(Image-text web data)

◇ ◇ ◇ ◇ ◇

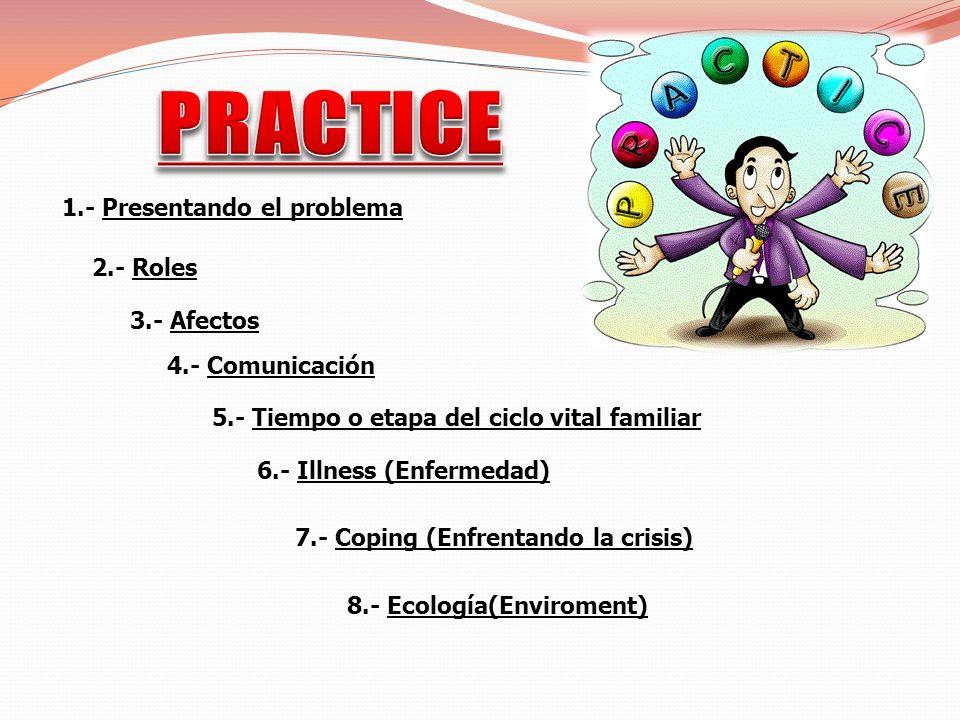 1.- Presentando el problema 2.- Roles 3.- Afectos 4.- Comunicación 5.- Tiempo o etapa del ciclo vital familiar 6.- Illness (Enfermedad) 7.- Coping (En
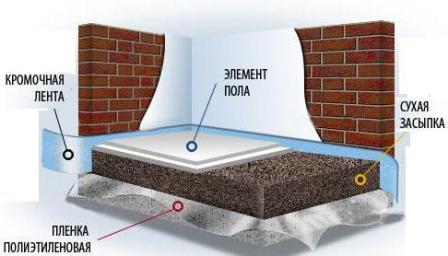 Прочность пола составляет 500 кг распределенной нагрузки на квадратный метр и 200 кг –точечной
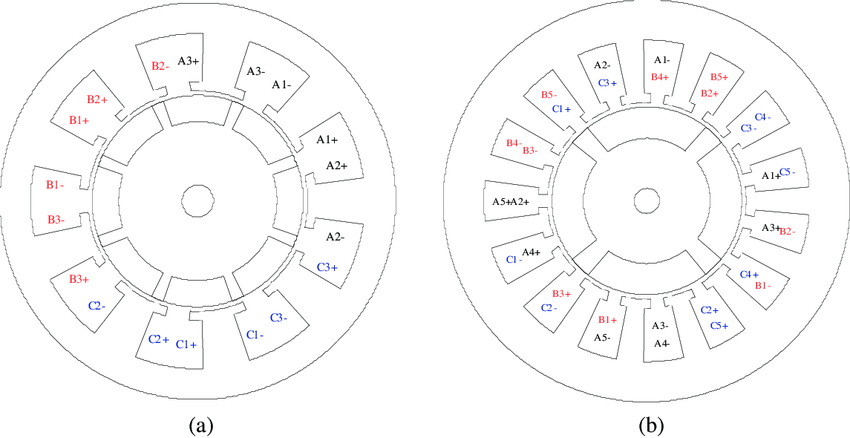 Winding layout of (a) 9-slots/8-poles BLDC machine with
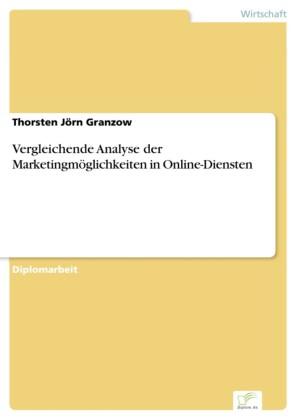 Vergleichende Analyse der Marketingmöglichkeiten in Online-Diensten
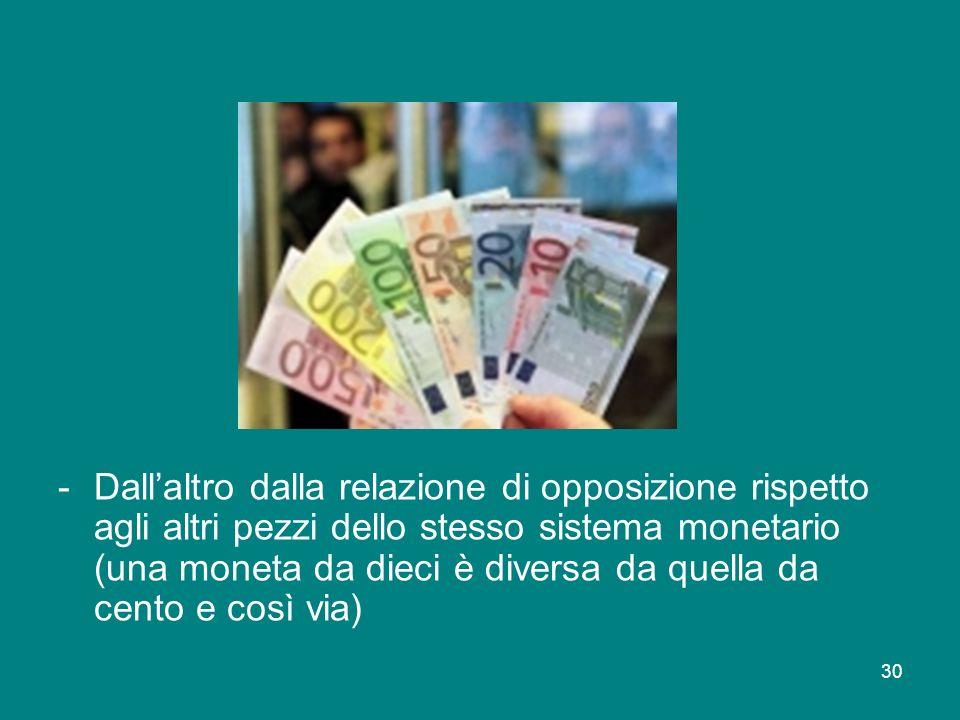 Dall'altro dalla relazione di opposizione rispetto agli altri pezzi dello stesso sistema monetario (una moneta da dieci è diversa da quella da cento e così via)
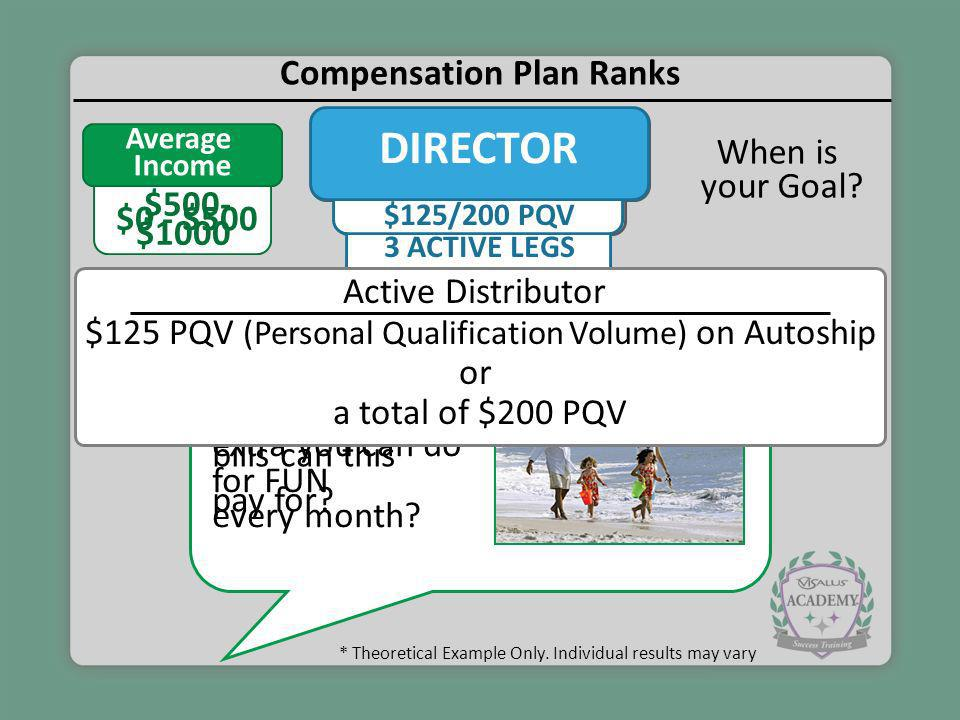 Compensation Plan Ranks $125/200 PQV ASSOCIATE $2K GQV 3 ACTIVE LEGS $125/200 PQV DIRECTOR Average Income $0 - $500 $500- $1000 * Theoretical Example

◇ ◇ ◇ ◇ ◇

● **WHAT TO PRODUCE**: Leave out every picture, and copy exactly the lines above starting at the one holding "Vergleichende Analyse der" and ending at the one holding "Dall'altro dalla relazione", no more and no less.

● **SOLUTION TO THIS TASK**:
 Vergleichende Analyse der Marketingmöglichkeiten in Online-Diensten
 Dall'altro dalla relazione di opposizione rispetto agli altri pezzi dello stesso sistema monetario (una moneta da dieci è diversa da quella da cento e così via)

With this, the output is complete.